If he carries on brushing off not only the Europeans but also the rising chorus of other voices calling for a ceasefire, then might the international momentum shift even further towards calling for an immediate, authoritative, UN-led peace conference to hammer out the details of a permanent Israeli-Palestinian peace agreement, as I hope it does?
Notable, too..,Breaking news here… that this time around Condi Rice has apparently come to the conclusion that she can’t hold out against the worldwide momentum for an immediate ceasefire, and this evening she joined the representatives of the other three “Quartet” powers in calling for “”an immediate ceasefire that would be fully respected”.
Hurray!
Now let’s see how the UN, the EU, Russia, and the US can work together to being that about… Immediately!
… But meantime, let’s be clear in all this. Olmert can end this war any time he wants. But if he wants to end it in a way that results in an assured end to the firing of rockets into southern Israel, then he is going to have to get into a negotiation that also includes Hamas.
The Olmert government and its friends in Washington can rant on all they want about “terrorism.” But their invocation of the discourse of (anti-)terrorism rings horribly hollow to a world public now seeing the face of the humanitarian disaster and mass killings, including of civilians, that the people of Gaza are now suffering.
They ranted on about “terrorism” in the case of the war against Lebanon in 2006, too.

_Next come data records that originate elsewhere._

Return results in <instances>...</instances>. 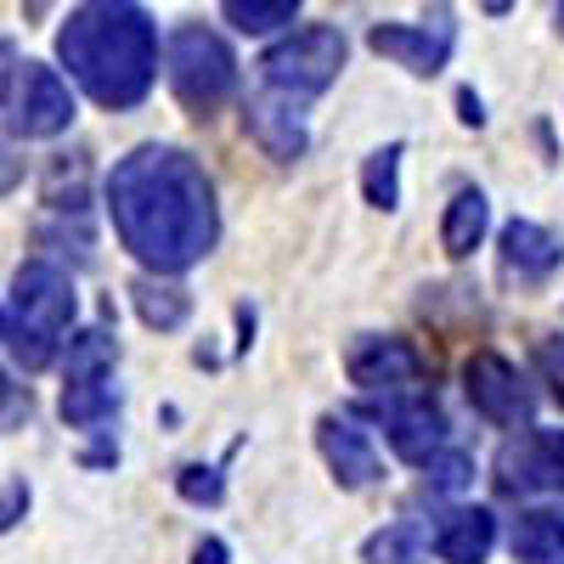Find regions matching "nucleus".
Wrapping results in <instances>:
<instances>
[{
	"instance_id": "10",
	"label": "nucleus",
	"mask_w": 564,
	"mask_h": 564,
	"mask_svg": "<svg viewBox=\"0 0 564 564\" xmlns=\"http://www.w3.org/2000/svg\"><path fill=\"white\" fill-rule=\"evenodd\" d=\"M316 446H322V463L334 468V480H339L345 491H367V486L384 480L379 452H372V441L356 430L350 417H334V412H327V417L316 423Z\"/></svg>"
},
{
	"instance_id": "19",
	"label": "nucleus",
	"mask_w": 564,
	"mask_h": 564,
	"mask_svg": "<svg viewBox=\"0 0 564 564\" xmlns=\"http://www.w3.org/2000/svg\"><path fill=\"white\" fill-rule=\"evenodd\" d=\"M130 294H135V311H141V322H148V327H181L186 316H193V294L175 289V282L141 276Z\"/></svg>"
},
{
	"instance_id": "26",
	"label": "nucleus",
	"mask_w": 564,
	"mask_h": 564,
	"mask_svg": "<svg viewBox=\"0 0 564 564\" xmlns=\"http://www.w3.org/2000/svg\"><path fill=\"white\" fill-rule=\"evenodd\" d=\"M23 508H29V486L12 480L7 491H0V531H12V525L23 520Z\"/></svg>"
},
{
	"instance_id": "23",
	"label": "nucleus",
	"mask_w": 564,
	"mask_h": 564,
	"mask_svg": "<svg viewBox=\"0 0 564 564\" xmlns=\"http://www.w3.org/2000/svg\"><path fill=\"white\" fill-rule=\"evenodd\" d=\"M175 486H181V497H186V502H220V491H226V486H220V475H215V468H204V463L181 468V480H175Z\"/></svg>"
},
{
	"instance_id": "28",
	"label": "nucleus",
	"mask_w": 564,
	"mask_h": 564,
	"mask_svg": "<svg viewBox=\"0 0 564 564\" xmlns=\"http://www.w3.org/2000/svg\"><path fill=\"white\" fill-rule=\"evenodd\" d=\"M193 564H226V542H198Z\"/></svg>"
},
{
	"instance_id": "21",
	"label": "nucleus",
	"mask_w": 564,
	"mask_h": 564,
	"mask_svg": "<svg viewBox=\"0 0 564 564\" xmlns=\"http://www.w3.org/2000/svg\"><path fill=\"white\" fill-rule=\"evenodd\" d=\"M220 12H226L231 29H243V34H271L282 23H294L300 0H220Z\"/></svg>"
},
{
	"instance_id": "8",
	"label": "nucleus",
	"mask_w": 564,
	"mask_h": 564,
	"mask_svg": "<svg viewBox=\"0 0 564 564\" xmlns=\"http://www.w3.org/2000/svg\"><path fill=\"white\" fill-rule=\"evenodd\" d=\"M345 372H350V384H361L372 395H401L423 379V356L395 334H361L345 356Z\"/></svg>"
},
{
	"instance_id": "2",
	"label": "nucleus",
	"mask_w": 564,
	"mask_h": 564,
	"mask_svg": "<svg viewBox=\"0 0 564 564\" xmlns=\"http://www.w3.org/2000/svg\"><path fill=\"white\" fill-rule=\"evenodd\" d=\"M57 57L102 108H135L159 79V29L135 0H85L57 34Z\"/></svg>"
},
{
	"instance_id": "18",
	"label": "nucleus",
	"mask_w": 564,
	"mask_h": 564,
	"mask_svg": "<svg viewBox=\"0 0 564 564\" xmlns=\"http://www.w3.org/2000/svg\"><path fill=\"white\" fill-rule=\"evenodd\" d=\"M119 412V384H113V367L108 372H74L68 390H63V417L90 430V423H102Z\"/></svg>"
},
{
	"instance_id": "12",
	"label": "nucleus",
	"mask_w": 564,
	"mask_h": 564,
	"mask_svg": "<svg viewBox=\"0 0 564 564\" xmlns=\"http://www.w3.org/2000/svg\"><path fill=\"white\" fill-rule=\"evenodd\" d=\"M564 265V238L536 220H508L502 226V276L520 282H542Z\"/></svg>"
},
{
	"instance_id": "22",
	"label": "nucleus",
	"mask_w": 564,
	"mask_h": 564,
	"mask_svg": "<svg viewBox=\"0 0 564 564\" xmlns=\"http://www.w3.org/2000/svg\"><path fill=\"white\" fill-rule=\"evenodd\" d=\"M531 361H536V372H542L547 395L564 406V334H542L536 350H531Z\"/></svg>"
},
{
	"instance_id": "5",
	"label": "nucleus",
	"mask_w": 564,
	"mask_h": 564,
	"mask_svg": "<svg viewBox=\"0 0 564 564\" xmlns=\"http://www.w3.org/2000/svg\"><path fill=\"white\" fill-rule=\"evenodd\" d=\"M260 68H265V85L276 90V97H294V102L316 97V90H327L345 68V34L327 29V23L294 29L260 57Z\"/></svg>"
},
{
	"instance_id": "24",
	"label": "nucleus",
	"mask_w": 564,
	"mask_h": 564,
	"mask_svg": "<svg viewBox=\"0 0 564 564\" xmlns=\"http://www.w3.org/2000/svg\"><path fill=\"white\" fill-rule=\"evenodd\" d=\"M430 475H435V486H441V491H463V486H468V475H475V463L457 457V452H446V457H430Z\"/></svg>"
},
{
	"instance_id": "17",
	"label": "nucleus",
	"mask_w": 564,
	"mask_h": 564,
	"mask_svg": "<svg viewBox=\"0 0 564 564\" xmlns=\"http://www.w3.org/2000/svg\"><path fill=\"white\" fill-rule=\"evenodd\" d=\"M486 226H491V204H486V193H480V186H463V193L446 204V220H441V249H446L452 260H468V254L480 249Z\"/></svg>"
},
{
	"instance_id": "29",
	"label": "nucleus",
	"mask_w": 564,
	"mask_h": 564,
	"mask_svg": "<svg viewBox=\"0 0 564 564\" xmlns=\"http://www.w3.org/2000/svg\"><path fill=\"white\" fill-rule=\"evenodd\" d=\"M45 12H52V0H23V18H34V23H40Z\"/></svg>"
},
{
	"instance_id": "16",
	"label": "nucleus",
	"mask_w": 564,
	"mask_h": 564,
	"mask_svg": "<svg viewBox=\"0 0 564 564\" xmlns=\"http://www.w3.org/2000/svg\"><path fill=\"white\" fill-rule=\"evenodd\" d=\"M508 547L520 564H564V508H525Z\"/></svg>"
},
{
	"instance_id": "11",
	"label": "nucleus",
	"mask_w": 564,
	"mask_h": 564,
	"mask_svg": "<svg viewBox=\"0 0 564 564\" xmlns=\"http://www.w3.org/2000/svg\"><path fill=\"white\" fill-rule=\"evenodd\" d=\"M367 45H372L379 57H390L395 68H406V74H417V79H430V74H441L446 57H452V29H446V23H435V29L379 23V29L367 34Z\"/></svg>"
},
{
	"instance_id": "4",
	"label": "nucleus",
	"mask_w": 564,
	"mask_h": 564,
	"mask_svg": "<svg viewBox=\"0 0 564 564\" xmlns=\"http://www.w3.org/2000/svg\"><path fill=\"white\" fill-rule=\"evenodd\" d=\"M231 85H238V57H231V45L215 29L186 23L170 34V90L198 119L231 97Z\"/></svg>"
},
{
	"instance_id": "3",
	"label": "nucleus",
	"mask_w": 564,
	"mask_h": 564,
	"mask_svg": "<svg viewBox=\"0 0 564 564\" xmlns=\"http://www.w3.org/2000/svg\"><path fill=\"white\" fill-rule=\"evenodd\" d=\"M74 322V282L52 260H29L12 282V356L23 367H45Z\"/></svg>"
},
{
	"instance_id": "25",
	"label": "nucleus",
	"mask_w": 564,
	"mask_h": 564,
	"mask_svg": "<svg viewBox=\"0 0 564 564\" xmlns=\"http://www.w3.org/2000/svg\"><path fill=\"white\" fill-rule=\"evenodd\" d=\"M412 558V536L406 531H384L367 542V564H406Z\"/></svg>"
},
{
	"instance_id": "14",
	"label": "nucleus",
	"mask_w": 564,
	"mask_h": 564,
	"mask_svg": "<svg viewBox=\"0 0 564 564\" xmlns=\"http://www.w3.org/2000/svg\"><path fill=\"white\" fill-rule=\"evenodd\" d=\"M249 130H254V141L271 153V159H300L305 153V119H300V108H294V97H260V102H249Z\"/></svg>"
},
{
	"instance_id": "6",
	"label": "nucleus",
	"mask_w": 564,
	"mask_h": 564,
	"mask_svg": "<svg viewBox=\"0 0 564 564\" xmlns=\"http://www.w3.org/2000/svg\"><path fill=\"white\" fill-rule=\"evenodd\" d=\"M12 102H7V124L12 135L23 141H40V135H57L68 130L74 119V97H68V85L57 79V68H40V63H23L12 68Z\"/></svg>"
},
{
	"instance_id": "7",
	"label": "nucleus",
	"mask_w": 564,
	"mask_h": 564,
	"mask_svg": "<svg viewBox=\"0 0 564 564\" xmlns=\"http://www.w3.org/2000/svg\"><path fill=\"white\" fill-rule=\"evenodd\" d=\"M463 390H468V401H475V412L491 417V423H502V430L531 423V390L520 379V367L502 361L497 350H475V356H468Z\"/></svg>"
},
{
	"instance_id": "1",
	"label": "nucleus",
	"mask_w": 564,
	"mask_h": 564,
	"mask_svg": "<svg viewBox=\"0 0 564 564\" xmlns=\"http://www.w3.org/2000/svg\"><path fill=\"white\" fill-rule=\"evenodd\" d=\"M108 215L119 243L159 276L198 265L220 238V209L204 164L181 148H135L108 175Z\"/></svg>"
},
{
	"instance_id": "20",
	"label": "nucleus",
	"mask_w": 564,
	"mask_h": 564,
	"mask_svg": "<svg viewBox=\"0 0 564 564\" xmlns=\"http://www.w3.org/2000/svg\"><path fill=\"white\" fill-rule=\"evenodd\" d=\"M361 193H367L372 209H395L401 204V141H390V148H379V153L367 159Z\"/></svg>"
},
{
	"instance_id": "9",
	"label": "nucleus",
	"mask_w": 564,
	"mask_h": 564,
	"mask_svg": "<svg viewBox=\"0 0 564 564\" xmlns=\"http://www.w3.org/2000/svg\"><path fill=\"white\" fill-rule=\"evenodd\" d=\"M497 486L508 497L525 491H564V430H536L497 452Z\"/></svg>"
},
{
	"instance_id": "27",
	"label": "nucleus",
	"mask_w": 564,
	"mask_h": 564,
	"mask_svg": "<svg viewBox=\"0 0 564 564\" xmlns=\"http://www.w3.org/2000/svg\"><path fill=\"white\" fill-rule=\"evenodd\" d=\"M12 68H18V52H12V40H0V97H7V85H12Z\"/></svg>"
},
{
	"instance_id": "13",
	"label": "nucleus",
	"mask_w": 564,
	"mask_h": 564,
	"mask_svg": "<svg viewBox=\"0 0 564 564\" xmlns=\"http://www.w3.org/2000/svg\"><path fill=\"white\" fill-rule=\"evenodd\" d=\"M384 435H390L395 457L430 463V457H441V446H446V417H441L430 401H395V406H384Z\"/></svg>"
},
{
	"instance_id": "15",
	"label": "nucleus",
	"mask_w": 564,
	"mask_h": 564,
	"mask_svg": "<svg viewBox=\"0 0 564 564\" xmlns=\"http://www.w3.org/2000/svg\"><path fill=\"white\" fill-rule=\"evenodd\" d=\"M491 542H497V520L486 508H452L435 525V553L446 564H486Z\"/></svg>"
}]
</instances>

But that did not prevent them, at the end of the day, from engaging in negotiations that also, indirectly, involved Hizbullah. And those negotiations “worked”, from, Israel’s perspective, in bringing about the end of Hizbullah rocketings of northern Israel, and the return of the remains of the lost POWs.
They also worked for the Lebanese, by allowing a restoration of calm that allowed them to bury their hundreds of civilian dead and start, slowly, to rebuild their shattered towns and villages.
This time, too, negotiations that involve Hamas can “work” for Israel, by bringing about an end to rocketing and the return of Gilad Shalit (who apparently was among those injured in the recent bombing.)
But let’s take this idea of a simple “ceasefire” between Israel and Hamas very much further. Let’s give it some real political strengthening, as the latest EU moves suggest. Indeed, let’s see it as a speedy segue into the final, durable Israeli-Palestinian peace agreement that those two peoples, all their neighbors, and the rest of the world all so sorely need.